== PROBLEM ==
The full data must be written out exactly, with every line included.

(Extracted records)
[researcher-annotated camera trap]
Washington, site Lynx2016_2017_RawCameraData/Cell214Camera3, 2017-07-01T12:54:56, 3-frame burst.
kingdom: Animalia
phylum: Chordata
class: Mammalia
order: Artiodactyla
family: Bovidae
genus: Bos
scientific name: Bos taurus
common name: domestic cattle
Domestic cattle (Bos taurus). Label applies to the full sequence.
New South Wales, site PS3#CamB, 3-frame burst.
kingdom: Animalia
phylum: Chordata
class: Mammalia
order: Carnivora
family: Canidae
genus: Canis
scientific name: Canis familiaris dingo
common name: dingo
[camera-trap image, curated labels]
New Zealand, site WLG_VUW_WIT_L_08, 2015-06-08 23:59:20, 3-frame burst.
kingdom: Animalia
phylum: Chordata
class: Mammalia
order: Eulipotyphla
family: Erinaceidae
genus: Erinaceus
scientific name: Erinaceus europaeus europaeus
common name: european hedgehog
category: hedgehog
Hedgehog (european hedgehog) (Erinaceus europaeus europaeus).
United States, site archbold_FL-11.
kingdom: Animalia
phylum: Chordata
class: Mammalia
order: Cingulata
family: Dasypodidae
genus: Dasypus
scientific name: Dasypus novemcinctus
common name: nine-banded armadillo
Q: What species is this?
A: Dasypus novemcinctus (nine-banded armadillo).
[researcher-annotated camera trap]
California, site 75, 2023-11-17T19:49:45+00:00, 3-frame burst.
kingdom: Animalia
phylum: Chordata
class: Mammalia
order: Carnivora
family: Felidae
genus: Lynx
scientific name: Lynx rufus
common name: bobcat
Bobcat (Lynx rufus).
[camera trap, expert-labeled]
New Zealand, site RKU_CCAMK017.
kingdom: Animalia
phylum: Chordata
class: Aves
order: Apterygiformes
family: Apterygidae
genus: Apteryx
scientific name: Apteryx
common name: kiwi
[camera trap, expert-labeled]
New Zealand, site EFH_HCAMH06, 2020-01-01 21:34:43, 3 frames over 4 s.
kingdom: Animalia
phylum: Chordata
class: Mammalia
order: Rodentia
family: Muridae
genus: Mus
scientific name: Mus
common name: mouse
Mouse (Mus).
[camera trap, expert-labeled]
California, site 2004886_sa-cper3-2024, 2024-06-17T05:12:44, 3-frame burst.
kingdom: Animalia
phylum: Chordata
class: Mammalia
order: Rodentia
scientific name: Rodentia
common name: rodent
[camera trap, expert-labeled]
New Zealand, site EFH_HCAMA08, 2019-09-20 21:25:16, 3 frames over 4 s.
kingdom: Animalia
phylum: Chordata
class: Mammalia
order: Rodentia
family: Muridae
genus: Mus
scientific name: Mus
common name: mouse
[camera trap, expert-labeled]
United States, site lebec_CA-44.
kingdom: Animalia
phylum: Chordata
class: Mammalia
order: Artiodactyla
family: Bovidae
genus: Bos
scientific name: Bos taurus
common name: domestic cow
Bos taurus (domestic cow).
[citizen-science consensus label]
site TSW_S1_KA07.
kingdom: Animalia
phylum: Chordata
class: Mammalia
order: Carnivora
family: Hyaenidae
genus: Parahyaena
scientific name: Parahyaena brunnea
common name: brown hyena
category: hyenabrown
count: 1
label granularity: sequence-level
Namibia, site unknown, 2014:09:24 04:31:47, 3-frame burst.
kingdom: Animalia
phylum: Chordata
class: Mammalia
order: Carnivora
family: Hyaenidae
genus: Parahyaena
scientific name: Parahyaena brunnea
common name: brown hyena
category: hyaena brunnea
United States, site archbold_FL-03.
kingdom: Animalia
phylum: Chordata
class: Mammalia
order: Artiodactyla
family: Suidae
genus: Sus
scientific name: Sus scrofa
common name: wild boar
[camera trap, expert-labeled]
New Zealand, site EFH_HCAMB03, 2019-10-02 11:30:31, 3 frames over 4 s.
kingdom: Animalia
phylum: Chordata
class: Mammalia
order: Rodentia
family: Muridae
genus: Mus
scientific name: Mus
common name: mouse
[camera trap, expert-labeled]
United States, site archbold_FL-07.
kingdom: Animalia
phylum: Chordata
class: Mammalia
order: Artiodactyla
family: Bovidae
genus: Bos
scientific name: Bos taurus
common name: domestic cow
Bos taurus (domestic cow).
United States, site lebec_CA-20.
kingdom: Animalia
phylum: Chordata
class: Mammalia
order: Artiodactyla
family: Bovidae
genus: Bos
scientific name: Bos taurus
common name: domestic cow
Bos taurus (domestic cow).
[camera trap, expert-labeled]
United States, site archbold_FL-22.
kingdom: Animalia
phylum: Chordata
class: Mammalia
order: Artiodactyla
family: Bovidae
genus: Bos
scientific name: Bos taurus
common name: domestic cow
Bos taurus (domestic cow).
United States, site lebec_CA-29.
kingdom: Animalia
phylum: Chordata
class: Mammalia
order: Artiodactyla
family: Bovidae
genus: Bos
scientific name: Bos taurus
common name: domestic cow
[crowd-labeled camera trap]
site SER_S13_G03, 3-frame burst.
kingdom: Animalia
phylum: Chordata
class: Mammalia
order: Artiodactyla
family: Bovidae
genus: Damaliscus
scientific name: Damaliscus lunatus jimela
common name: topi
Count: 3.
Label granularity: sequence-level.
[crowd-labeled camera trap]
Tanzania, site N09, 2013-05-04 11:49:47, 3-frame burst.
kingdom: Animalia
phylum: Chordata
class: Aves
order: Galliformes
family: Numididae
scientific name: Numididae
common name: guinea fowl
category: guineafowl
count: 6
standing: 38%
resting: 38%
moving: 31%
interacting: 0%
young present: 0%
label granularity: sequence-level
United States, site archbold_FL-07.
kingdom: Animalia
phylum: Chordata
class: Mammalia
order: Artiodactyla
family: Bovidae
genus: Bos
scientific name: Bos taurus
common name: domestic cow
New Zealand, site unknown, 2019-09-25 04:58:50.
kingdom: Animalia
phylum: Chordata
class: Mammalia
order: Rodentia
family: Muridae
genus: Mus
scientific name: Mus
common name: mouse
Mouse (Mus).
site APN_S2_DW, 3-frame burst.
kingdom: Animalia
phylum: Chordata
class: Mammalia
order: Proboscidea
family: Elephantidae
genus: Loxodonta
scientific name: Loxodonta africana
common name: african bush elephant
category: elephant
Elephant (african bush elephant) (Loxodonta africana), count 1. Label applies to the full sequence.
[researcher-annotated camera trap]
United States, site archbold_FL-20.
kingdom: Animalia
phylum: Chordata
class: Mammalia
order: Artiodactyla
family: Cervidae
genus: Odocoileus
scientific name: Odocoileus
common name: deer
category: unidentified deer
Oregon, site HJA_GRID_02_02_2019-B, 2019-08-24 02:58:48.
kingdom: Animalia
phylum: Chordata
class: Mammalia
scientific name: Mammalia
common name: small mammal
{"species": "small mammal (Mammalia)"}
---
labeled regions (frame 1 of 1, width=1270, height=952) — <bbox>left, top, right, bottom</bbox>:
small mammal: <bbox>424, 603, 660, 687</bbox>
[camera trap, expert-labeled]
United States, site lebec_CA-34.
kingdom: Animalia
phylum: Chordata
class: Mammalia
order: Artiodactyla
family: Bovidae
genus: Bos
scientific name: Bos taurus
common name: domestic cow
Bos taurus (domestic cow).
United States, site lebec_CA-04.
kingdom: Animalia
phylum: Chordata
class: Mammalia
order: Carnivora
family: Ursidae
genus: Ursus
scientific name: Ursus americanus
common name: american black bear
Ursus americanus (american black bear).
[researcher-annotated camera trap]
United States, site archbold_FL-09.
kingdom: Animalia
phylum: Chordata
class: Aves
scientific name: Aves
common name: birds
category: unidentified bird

== ANSWER FOR THE TASK ==
[researcher-annotated camera trap]
Washington, site Lynx2016_2017_RawCameraData/Cell214Camera3, 2017-07-01T12:54:56, 3-frame burst.
kingdom: Animalia
phylum: Chordata
class: Mammalia
order: Artiodactyla
family: Bovidae
genus: Bos
scientific name: Bos taurus
common name: domestic cattle
Domestic cattle (Bos taurus). Label applies to the full sequence.
New South Wales, site PS3#CamB, 3-frame burst.
kingdom: Animalia
phylum: Chordata
class: Mammalia
order: Carnivora
family: Canidae
genus: Canis
scientific name: Canis familiaris dingo
common name: dingo
[camera-trap image, curated labels]
New Zealand, site WLG_VUW_WIT_L_08, 2015-06-08 23:59:20, 3-frame burst.
kingdom: Animalia
phylum: Chordata
class: Mammalia
order: Eulipotyphla
family: Erinaceidae
genus: Erinaceus
scientific name: Erinaceus europaeus europaeus
common name: european hedgehog
category: hedgehog
Hedgehog (european hedgehog) (Erinaceus europaeus europaeus).
United States, site archbold_FL-11.
kingdom: Animalia
phylum: Chordata
class: Mammalia
order: Cingulata
family: Dasypodidae
genus: Dasypus
scientific name: Dasypus novemcinctus
common name: nine-banded armadillo
Q: What species is this?
A: Dasypus novemcinctus (nine-banded armadillo).
[researcher-annotated camera trap]
California, site 75, 2023-11-17T19:49:45+00:00, 3-frame burst.
kingdom: Animalia
phylum: Chordata
class: Mammalia
order: Carnivora
family: Felidae
genus: Lynx
scientific name: Lynx rufus
common name: bobcat
Bobcat (Lynx rufus).
[camera trap, expert-labeled]
New Zealand, site RKU_CCAMK017.
kingdom: Animalia
phylum: Chordata
class: Aves
order: Apterygiformes
family: Apterygidae
genus: Apteryx
scientific name: Apteryx
common name: kiwi
[camera trap, expert-labeled]
New Zealand, site EFH_HCAMH06, 2020-01-01 21:34:43, 3 frames over 4 s.
kingdom: Animalia
phylum: Chordata
class: Mammalia
order: Rodentia
family: Muridae
genus: Mus
scientific name: Mus
common name: mouse
Mouse (Mus).
[camera trap, expert-labeled]
California, site 2004886_sa-cper3-2024, 2024-06-17T05:12:44, 3-frame burst.
kingdom: Animalia
phylum: Chordata
class: Mammalia
order: Rodentia
scientific name: Rodentia
common name: rodent
[camera trap, expert-labeled]
New Zealand, site EFH_HCAMA08, 2019-09-20 21:25:16, 3 frames over 4 s.
kingdom: Animalia
phylum: Chordata
class: Mammalia
order: Rodentia
family: Muridae
genus: Mus
scientific name: Mus
common name: mouse
[camera trap, expert-labeled]
United States, site lebec_CA-44.
kingdom: Animalia
phylum: Chordata
class: Mammalia
order: Artiodactyla
family: Bovidae
genus: Bos
scientific name: Bos taurus
common name: domestic cow
Bos taurus (domestic cow).
[citizen-science consensus label]
site TSW_S1_KA07.
kingdom: Animalia
phylum: Chordata
class: Mammalia
order: Carnivora
family: Hyaenidae
genus: Parahyaena
scientific name: Parahyaena brunnea
common name: brown hyena
category: hyenabrown
count: 1
label granularity: sequence-level
Namibia, site unknown, 2014:09:24 04:31:47, 3-frame burst.
kingdom: Animalia
phylum: Chordata
class: Mammalia
order: Carnivora
family: Hyaenidae
genus: Parahyaena
scientific name: Parahyaena brunnea
common name: brown hyena
category: hyaena brunnea
United States, site archbold_FL-03.
kingdom: Animalia
phylum: Chordata
class: Mammalia
order: Artiodactyla
family: Suidae
genus: Sus
scientific name: Sus scrofa
common name: wild boar
[camera trap, expert-labeled]
New Zealand, site EFH_HCAMB03, 2019-10-02 11:30:31, 3 frames over 4 s.
kingdom: Animalia
phylum: Chordata
class: Mammalia
order: Rodentia
family: Muridae
genus: Mus
scientific name: Mus
common name: mouse
[camera trap, expert-labeled]
United States, site archbold_FL-07.
kingdom: Animalia
phylum: Chordata
class: Mammalia
order: Artiodactyla
family: Bovidae
genus: Bos
scientific name: Bos taurus
common name: domestic cow
Bos taurus (domestic cow).
United States, site lebec_CA-20.
kingdom: Animalia
phylum: Chordata
class: Mammalia
order: Artiodactyla
family: Bovidae
genus: Bos
scientific name: Bos taurus
common name: domestic cow
Bos taurus (domestic cow).
[camera trap, expert-labeled]
United States, site archbold_FL-22.
kingdom: Animalia
phylum: Chordata
class: Mammalia
order: Artiodactyla
family: Bovidae
genus: Bos
scientific name: Bos taurus
common name: domestic cow
Bos taurus (domestic cow).
United States, site lebec_CA-29.
kingdom: Animalia
phylum: Chordata
class: Mammalia
order: Artiodactyla
family: Bovidae
genus: Bos
scientific name: Bos taurus
common name: domestic cow
[crowd-labeled camera trap]
site SER_S13_G03, 3-frame burst.
kingdom: Animalia
phylum: Chordata
class: Mammalia
order: Artiodactyla
family: Bovidae
genus: Damaliscus
scientific name: Damaliscus lunatus jimela
common name: topi
Count: 3.
Label granularity: sequence-level.
[crowd-labeled camera trap]
Tanzania, site N09, 2013-05-04 11:49:47, 3-frame burst.
kingdom: Animalia
phylum: Chordata
class: Aves
order: Galliformes
family: Numididae
scientific name: Numididae
common name: guinea fowl
category: guineafowl
count: 6
standing: 38%
resting: 38%
moving: 31%
interacting: 0%
young present: 0%
label granularity: sequence-level
United States, site archbold_FL-07.
kingdom: Animalia
phylum: Chordata
class: Mammalia
order: Artiodactyla
family: Bovidae
genus: Bos
scientific name: Bos taurus
common name: domestic cow
New Zealand, site unknown, 2019-09-25 04:58:50.
kingdom: Animalia
phylum: Chordata
class: Mammalia
order: Rodentia
family: Muridae
genus: Mus
scientific name: Mus
common name: mouse
Mouse (Mus).
site APN_S2_DW, 3-frame burst.
kingdom: Animalia
phylum: Chordata
class: Mammalia
order: Proboscidea
family: Elephantidae
genus: Loxodonta
scientific name: Loxodonta africana
common name: african bush elephant
category: elephant
Elephant (african bush elephant) (Loxodonta africana), count 1. Label applies to the full sequence.
[researcher-annotated camera trap]
United States, site archbold_FL-20.
kingdom: Animalia
phylum: Chordata
class: Mammalia
order: Artiodactyla
family: Cervidae
genus: Odocoileus
scientific name: Odocoileus
common name: deer
category: unidentified deer
Oregon, site HJA_GRID_02_02_2019-B, 2019-08-24 02:58:48.
kingdom: Animalia
phylum: Chordata
class: Mammalia
scientific name: Mammalia
common name: small mammal
{"species": "small mammal (Mammalia)"}
---
labeled regions (frame 1 of 1, width=1270, height=952) — <bbox>left, top, right, bottom</bbox>:
small mammal: <bbox>424, 603, 660, 687</bbox>
[camera trap, expert-labeled]
United States, site lebec_CA-34.
kingdom: Animalia
phylum: Chordata
class: Mammalia
order: Artiodactyla
family: Bovidae
genus: Bos
scientific name: Bos taurus
common name: domestic cow
Bos taurus (domestic cow).
United States, site lebec_CA-04.
kingdom: Animalia
phylum: Chordata
class: Mammalia
order: Carnivora
family: Ursidae
genus: Ursus
scientific name: Ursus americanus
common name: american black bear
Ursus americanus (american black bear).
[researcher-annotated camera trap]
United States, site archbold_FL-09.
kingdom: Animalia
phylum: Chordata
class: Aves
scientific name: Aves
common name: birds
category: unidentified bird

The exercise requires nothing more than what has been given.